Losing weight inevitably requires changing eating and exercise habits. Interestingly, it’s not always a simple calculation of calories in vs. calories out. Fortunately, there are ways to achieve eating less without feeling deprived, and sometimes it is the time spent being still that is just as important as the time spent moving.
Be mindful. There is a lot of attention on the benefits of being mindful, and this includes eating. Enjoy your food. Slow down. Savor every bite. If it’s not enjoyable, don’t eat it. Don’t just eat because food is in front of you. If you can be mindful around food, you will eat less. People eat mindlessly when they focused on something else, like while watching television. Eat if you are hungry. But be conscious of what you are putting in your mouth.
Another situation where people tend to eat mindlessly is free food at work. When food shows up at work free, people feel almost obligated to eat it. Don’t. Or at least consider whether you want it or not. If you do, eat it and enjoy it. But often it’s unsatisfying and unhealthy, and after eating whatever it is you regret it. But then do it again the next time.
This happens to me more often than I would like to admit with donuts and cupcakes. I don’t even like donuts but there they are, free at work, and I cannot seem to resist. The cupcakes look delicious and are usually tasty for a few bites but if I eat the whole thing, which I inevitably do, I feel at best just queasy but more often nauseated and uncomfortable. If you think about what you are eating, whether you truly want it or not and slow down, you will eat less.

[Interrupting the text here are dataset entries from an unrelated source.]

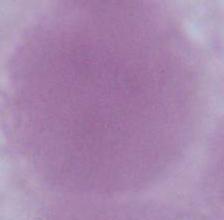

{
  "identification": "red blood cell",
  "magnification": "1000x",
  "modality": "micrograph"
}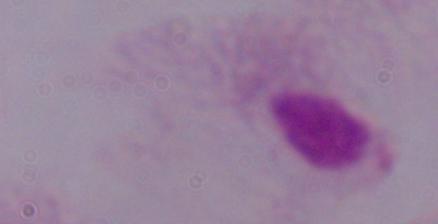
magnification = 1000x
modality = micrograph
identification = trichomonad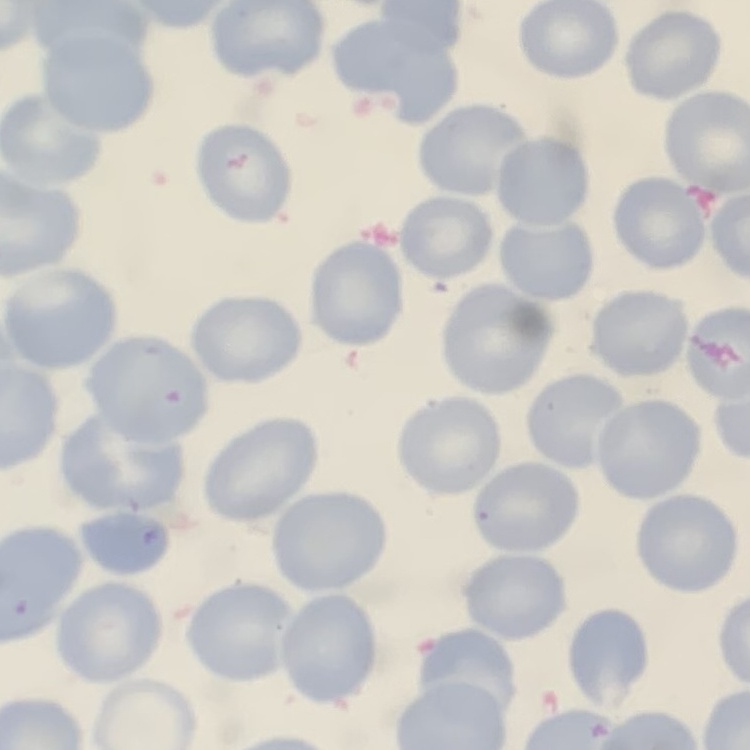
red_blood_cell_morphology: no rouleaux formation
stain: Field's or Giemsa
preparation: thin blood smear
image_type: one tile cut from a larger photomicrograph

Yesterday, there were cupcakes at work to celebrate December birthdays. This time, I refrained. It helped that I had eaten enough nutritive food, and was not hungry. The cupcakes looked delicious. They were beautiful gourmet cupcakes from a local bakery, not the grocery store. I love cake and especially icing; and, these cupcakes had at least an inch of frosting. But I thought about it. I knew that I probably couldn’t take just a few bites. If I ate the whole thing, I would likely be sick. I decided that it wasn’t worth it for me. I chose feeling well over indulging my sweet tooth. Maybe next time I’ll choose the opposite, but it will be a conscious choice.
Sleep. With good reason, we associate weight loss with movement and exercise. Decrease calories in, increase calories out. But getting enough sleep can be just as important. Poor sleep habits are associated with higher food intake, unhealthy food choices, and obesity. Lack of sleep changes appetite hormones that make food cravings more likely and when you’re tired you are more likely to succumb to these cravings. Because you’re tired, you don’t have any energy. To increase your energy, you eat. Not only does lack of sleep increase eating, but it also increases stress hormones, which cause us to preserve potential energy sources (so we are ready for a fight or flight scenario) as much as possible. Thus, our caloric intake gets converted to fat, especially around the middle. So without healthy restorative sleep, more calories come in and less go out.

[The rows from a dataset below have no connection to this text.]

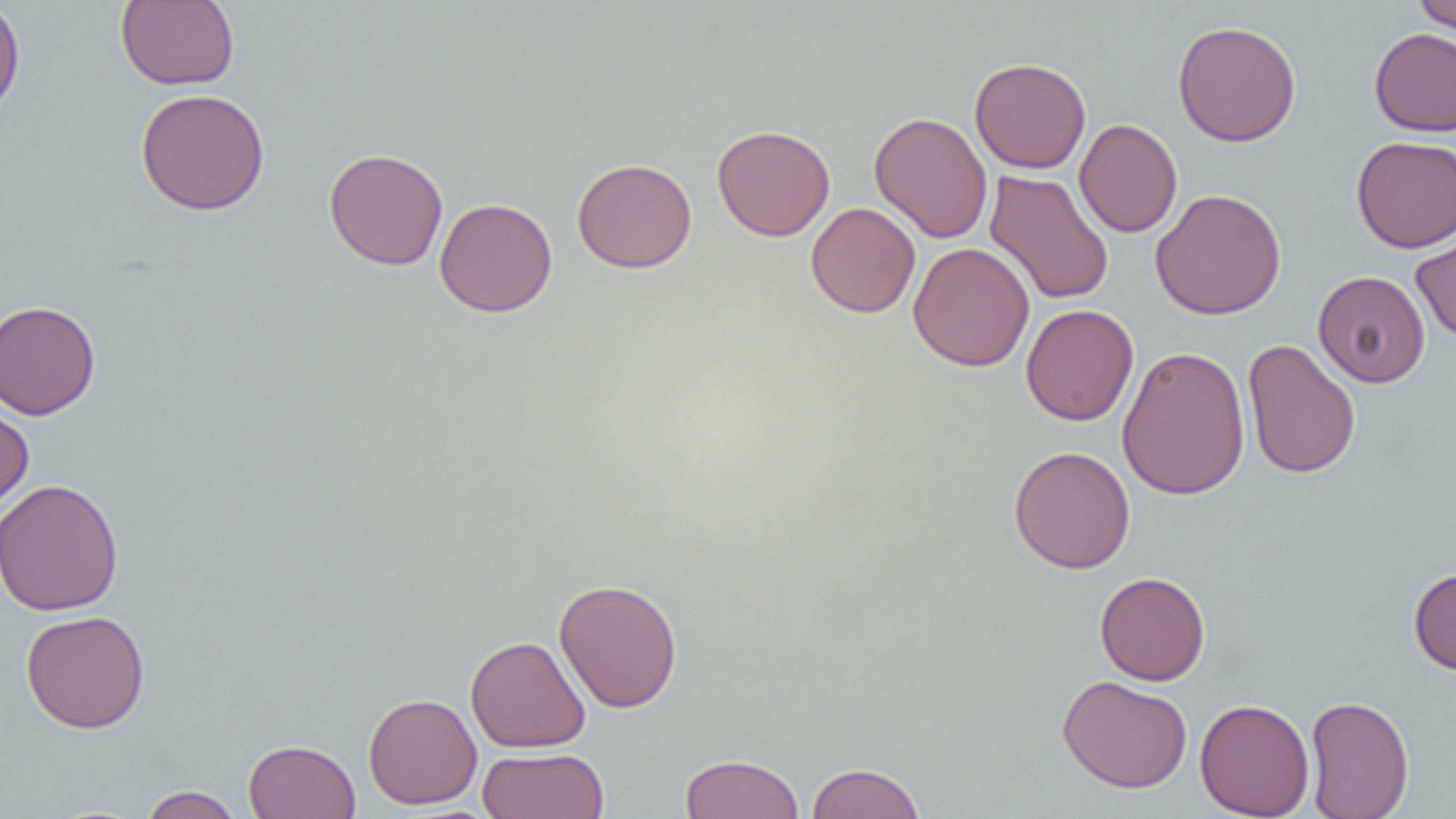

Summary:
  - Coordinate format: approximate bounding boxes as [x1, y1, x2, y2] in pixels
  - Uninfected red blood cell locations: [0, 0, 26, 120], [1412, 0, 1456, 36], [115, 1, 239, 90], [1172, 19, 1302, 146], [1368, 27, 1456, 137], [969, 57, 1092, 173], [135, 88, 270, 215], [869, 111, 993, 243], [1074, 118, 1183, 238], [712, 124, 835, 241], [1351, 135, 1456, 252], [323, 148, 449, 271], [572, 157, 697, 273], [984, 169, 1114, 306], [1150, 188, 1287, 320], [434, 197, 558, 317], [806, 202, 921, 319], [1410, 219, 1456, 342], [908, 242, 1035, 372], [1313, 270, 1430, 388], [0, 300, 101, 421], [1021, 304, 1138, 426], [1242, 339, 1361, 479], [1116, 345, 1251, 501], [0, 402, 34, 513], [1008, 445, 1136, 574], [0, 479, 125, 616], [1408, 567, 1456, 675], [1094, 571, 1210, 685], [553, 578, 683, 713], [20, 610, 150, 733], [465, 635, 591, 753], [1057, 674, 1192, 793], [363, 692, 482, 809], [1303, 695, 1414, 819], [1195, 697, 1315, 818], [243, 739, 361, 819], [477, 747, 609, 819], [680, 753, 804, 819], [805, 761, 926, 819], [139, 785, 244, 819]
  - Slide-level diagnosis: no evidence of blood parasites
  - Magnification: 1000x
  - Image size: 1456×819 pixels
  - Modality: light microscopy
  - Preparation: thin blood smear
  - Field of view: single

I love sleeping. Even so I have to work to make sleep a priority in my life. I am a night owl, so it is hard for me to get to bed early enough. Before my breast cancer diagnosis, I was stressed and did not sleep well. Partly because of my job as an OB/GYN required me to be up all night working, and partly because I had become increasingly stressed and anxious. I would not sleep well the night before I was supposed to work being anxious about what might happen. This became a vicious cycle of sleep deprivation, the more anxious I got, the less I would sleep, which only increased my anxiety. I noticed at the time that the waistband of my clothes was getting tighter and tighter. Believe it or not, my cancer diagnosis put an end to the cycle of sleep deprivation. I started sleeping better, reducing my stress and anxiety and my clothes started to fit me again.
Meditate. Meditation has a virtually endless list of benefits. Much like restorative sleep, it helps to reduce stress. Meditation also helps you to be more mindful so you can focus on eating healthy, tasty food when the time is right, not because there is food in front of you. It helps you train your brain to be more focused and less susceptible to fleeting food cravings.
I cannot seem to get into a regular habit of meditating. I read all the science that supports it. I understand how it works. I understand why it works. I understand you to need to do it regularly to reap the benefits, and it only requires 10-20 minutes a day. But I can’t seem to commit to it. I’ll do it for a few days or even a week, not enough time to appreciate the value. Then I get distracted and stop. I think it is like quitting smoking. You have to keep trying, and eventually you will succeed, so I’ll keep trying.
Losing weight is hard, it requires work. Changing habits is hard. Reducing stress and being mindful should be easy compared to the hard work of diet, exercise and habit changing. Adding these simple strategies may be all you need to succeed.